The absence rate in the first week of term commencing 6 January has increased compared to the equivalent week in the last academic year (8 January 2024), according to new data by the Department for Education (DfE).

The overall absence rate in the Department for Education’s first weekly school attendance figures of 2025 was 6.9 per cent – 0.3 percentage points higher compared to last year’s figures in the same week. This was driven by a 0.2 percentage point increase in unauthorised absence.

Parents can only allow a child to miss school if either: they are too ill to go in or they have advance permission from the school. There may be other exceptional circumstances where parents can ask to take their child out of school.

If a child is not ill, does not have advance permission, and does not have an approved exceptional circumstance, yet they are still absent, this will be classed as an unauthorised absence.

By school type, the absence rates across the 2024/25 academic year to date were:

– 5.2 per cent in state-funded primary schools (3.8 per cent authorised and 1.4 per cent unauthorised)

– 8.0 per cent in state-funded secondary schools (5.0 per cent authorised and 2.9 per cent unauthorised)

– 12.7 per cent in state-funded special schools (9.6 per cent authorised and 3.2 per cent unauthorised)

-*-

REQUIREMENT 1 >>
In the school absence text, do these statements agree with it? (a) The overall absence rate in the first weekly attendance figures of 2025 was 6.9 per cent. (b) The rise in absence was driven by an increase in authorised absence. (c) Parents may let a child miss school if the child is too ill to go in. Answer yes or no for each, quoting the words of the text that decide it.
REQUIREMENT 2 >>
Write what comes next in the school absence text, starting after its final line.
The data after this point comes from a separate source.

EXERCISE DATA >>
-*-

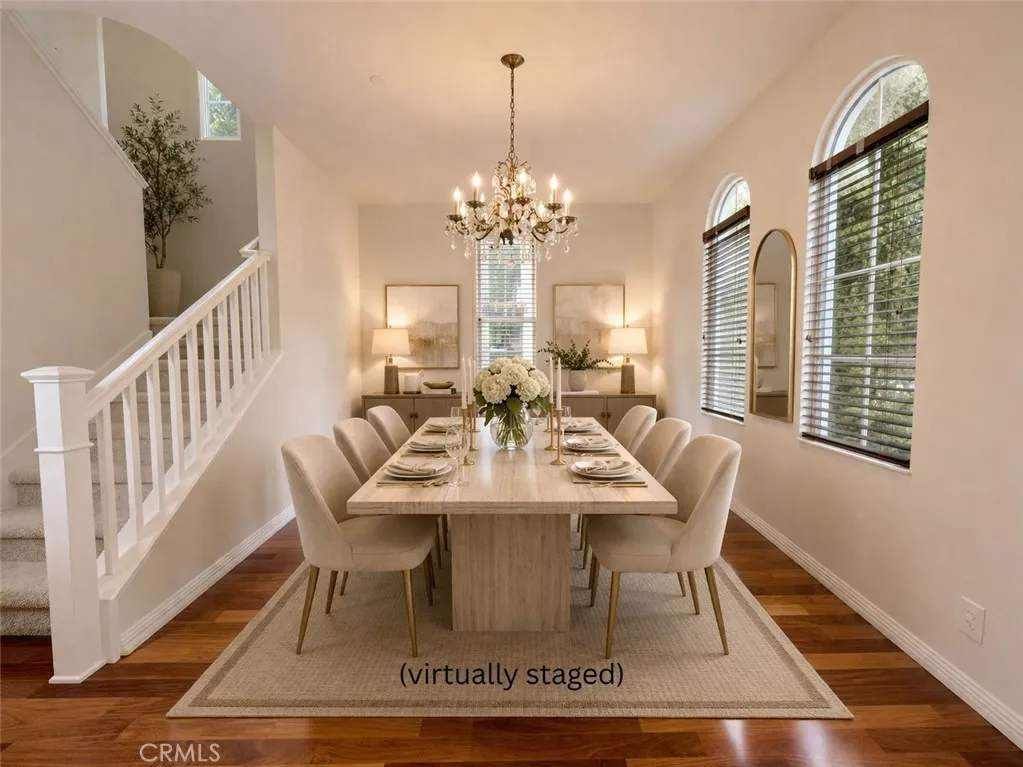 Dining room (virtually staged)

-*-

EXERCISE RESULT 1 >>
(a) Yes: "The overall absence rate in the Department for Education’s first weekly school attendance figures of 2025 was 6.9 per cent"
(b) No: "This was driven by a 0.2 percentage point increase in unauthorised absence."
(c) Yes: "Parents can only allow a child to miss school if either: they are too ill to go in or they have advance permission from the school."

EXERCISE RESULT 2 >>
The rate of persistent absence (pupils who miss 10 per cent or more of their possible sessions) was 18.7 per cent in the week commencing commencing 6 January, which is a 1.6 percentage point decrease compared to the equivalent point last academic year.

Commenting on the statistics, Paul Whiteman, general secretary at school leaders’ union NAHT, said: “School leaders work hard to ensure pupils attend school, and while the unauthorised absence figures for this particular week show a small increase compared to last year, there is a slight improvement over the academic year to date.

“However, we have long argued that fining parents is a blunt tool which does not get to the root causes of non-attendance, and we did not believe that increasing these fines would shift the dial in any meaningful way.

“The last government failed to invest anything like enough in early support for families facing challenges in their lives including poverty and mental health.